● **Your task**
Please copy out every line of the data below that contains the word "marigold".

● **Data to use**
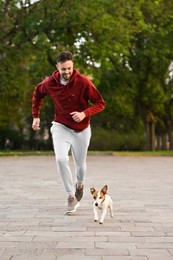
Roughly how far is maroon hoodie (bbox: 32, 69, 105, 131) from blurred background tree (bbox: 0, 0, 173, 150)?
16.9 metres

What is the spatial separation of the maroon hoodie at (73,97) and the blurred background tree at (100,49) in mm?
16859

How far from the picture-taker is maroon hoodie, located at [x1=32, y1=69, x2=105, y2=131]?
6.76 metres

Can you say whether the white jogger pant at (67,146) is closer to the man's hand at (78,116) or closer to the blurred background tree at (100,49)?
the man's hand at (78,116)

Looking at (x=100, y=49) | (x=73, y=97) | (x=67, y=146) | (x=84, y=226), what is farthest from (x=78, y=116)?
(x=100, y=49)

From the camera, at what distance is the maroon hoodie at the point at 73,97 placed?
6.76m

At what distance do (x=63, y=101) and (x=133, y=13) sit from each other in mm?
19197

...

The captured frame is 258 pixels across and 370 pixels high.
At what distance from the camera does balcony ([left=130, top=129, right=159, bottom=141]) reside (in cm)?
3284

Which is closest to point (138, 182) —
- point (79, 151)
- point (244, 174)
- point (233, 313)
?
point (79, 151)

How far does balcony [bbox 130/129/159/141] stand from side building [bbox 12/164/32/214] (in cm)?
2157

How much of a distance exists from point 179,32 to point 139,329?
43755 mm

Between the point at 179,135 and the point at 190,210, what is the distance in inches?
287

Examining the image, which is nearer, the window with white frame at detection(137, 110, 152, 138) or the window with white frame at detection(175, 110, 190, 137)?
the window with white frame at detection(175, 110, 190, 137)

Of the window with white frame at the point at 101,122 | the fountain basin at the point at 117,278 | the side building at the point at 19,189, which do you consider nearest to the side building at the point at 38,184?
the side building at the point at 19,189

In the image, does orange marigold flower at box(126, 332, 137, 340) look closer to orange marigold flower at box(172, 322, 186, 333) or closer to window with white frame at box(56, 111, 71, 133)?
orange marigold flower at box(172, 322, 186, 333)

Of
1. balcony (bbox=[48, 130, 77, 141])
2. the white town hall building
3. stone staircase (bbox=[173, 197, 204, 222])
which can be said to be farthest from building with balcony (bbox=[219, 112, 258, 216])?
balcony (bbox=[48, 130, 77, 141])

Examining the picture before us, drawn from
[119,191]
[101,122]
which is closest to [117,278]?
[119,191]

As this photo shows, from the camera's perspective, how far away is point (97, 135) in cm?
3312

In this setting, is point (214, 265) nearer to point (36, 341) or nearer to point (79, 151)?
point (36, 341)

● **Written solution**
In the image, does orange marigold flower at box(126, 332, 137, 340) look closer to orange marigold flower at box(172, 322, 186, 333) or closer to window with white frame at box(56, 111, 71, 133)?
orange marigold flower at box(172, 322, 186, 333)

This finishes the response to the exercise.